Though different texts were used in the manipulations addressed in the current study, the comparison between expository and narrative text was not explicitly evaluated, thus more research is needed to investigate the conditions in which effective segmentation may benefit event comprehension and memory. This could have important implications for education (Mura, Petersen, Huff, & Ghose, 2013) if the structure (e.g., causal relatedness) of textbook information (e.g., expository text) or training videos (e.g., procedural) could influence how students are encoding and retaining information (Graesser et al., 2003).
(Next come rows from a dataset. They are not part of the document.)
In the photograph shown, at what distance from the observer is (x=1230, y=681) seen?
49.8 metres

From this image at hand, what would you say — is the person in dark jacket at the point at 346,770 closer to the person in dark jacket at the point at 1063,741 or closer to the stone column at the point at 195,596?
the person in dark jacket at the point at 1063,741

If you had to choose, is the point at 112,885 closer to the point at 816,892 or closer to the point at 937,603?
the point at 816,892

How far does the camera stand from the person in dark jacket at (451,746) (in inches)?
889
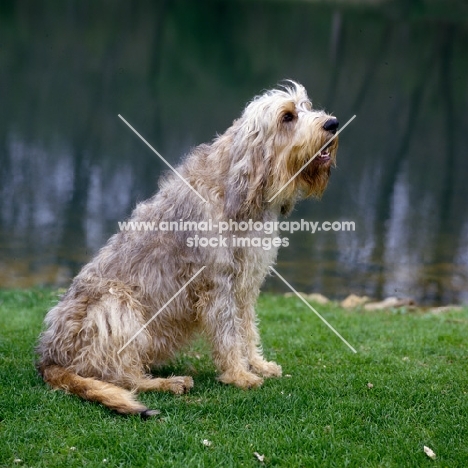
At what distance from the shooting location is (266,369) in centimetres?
632

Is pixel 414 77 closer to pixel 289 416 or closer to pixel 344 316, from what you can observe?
pixel 344 316

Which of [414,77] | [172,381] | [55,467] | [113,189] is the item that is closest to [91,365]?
[172,381]

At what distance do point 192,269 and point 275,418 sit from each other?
52.7 inches

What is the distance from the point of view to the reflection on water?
1393 centimetres

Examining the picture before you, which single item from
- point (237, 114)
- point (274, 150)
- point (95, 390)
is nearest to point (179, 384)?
point (95, 390)

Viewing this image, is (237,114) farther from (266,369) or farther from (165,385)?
(165,385)

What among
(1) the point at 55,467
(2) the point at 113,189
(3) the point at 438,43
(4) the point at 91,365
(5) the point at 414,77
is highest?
(3) the point at 438,43

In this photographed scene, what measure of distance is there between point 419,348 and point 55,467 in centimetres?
410

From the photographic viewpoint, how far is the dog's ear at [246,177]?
566 centimetres

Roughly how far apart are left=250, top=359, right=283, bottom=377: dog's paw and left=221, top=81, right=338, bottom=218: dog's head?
1411 mm

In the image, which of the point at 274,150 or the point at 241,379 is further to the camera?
the point at 241,379

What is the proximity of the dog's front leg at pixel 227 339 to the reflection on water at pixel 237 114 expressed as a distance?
604 centimetres

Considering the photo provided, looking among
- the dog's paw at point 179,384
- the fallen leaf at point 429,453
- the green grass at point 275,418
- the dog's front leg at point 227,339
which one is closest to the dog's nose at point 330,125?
Result: the dog's front leg at point 227,339

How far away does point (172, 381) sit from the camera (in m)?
5.80
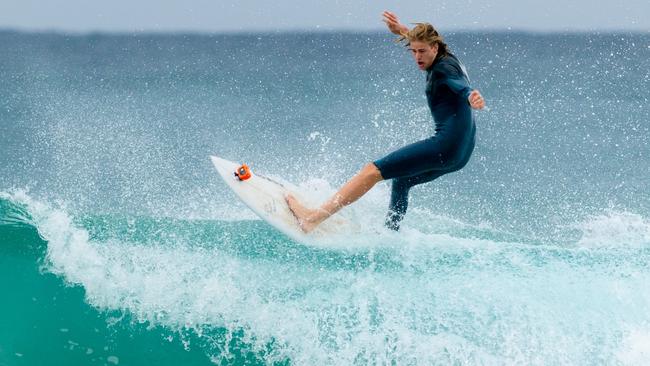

The main takeaway from the current study is that our knowledge manipulations were of small to moderate effect sizes (ds = .14 and .33, respectively), indicating that event segmentation of text is likely to be predominantly driven by other factors. These other factors could be features of the texts themselves, such as how many times certain words repeat or co-occur, or how many causal and temporal conjunctions are present (Graesser et al., 2003). Additionally, they may be other conceptual factors, such as familiarity or personal experience with the content of stories (e.g., doing laundry or buying a home) that were not directly manipulated here (Newberry, Smith, & Bailey, 2018). Regardless, the current findings only provide minimal support for EST’s claim that event models are informed by information in long-term memory, such as previous relevant experiences and other semantic knowledge, which then guide how an activity is perceived. Future studies should continue to investigate the conditions under which perceptual and conceptual factors influence moment-to-moment processing across various modalities.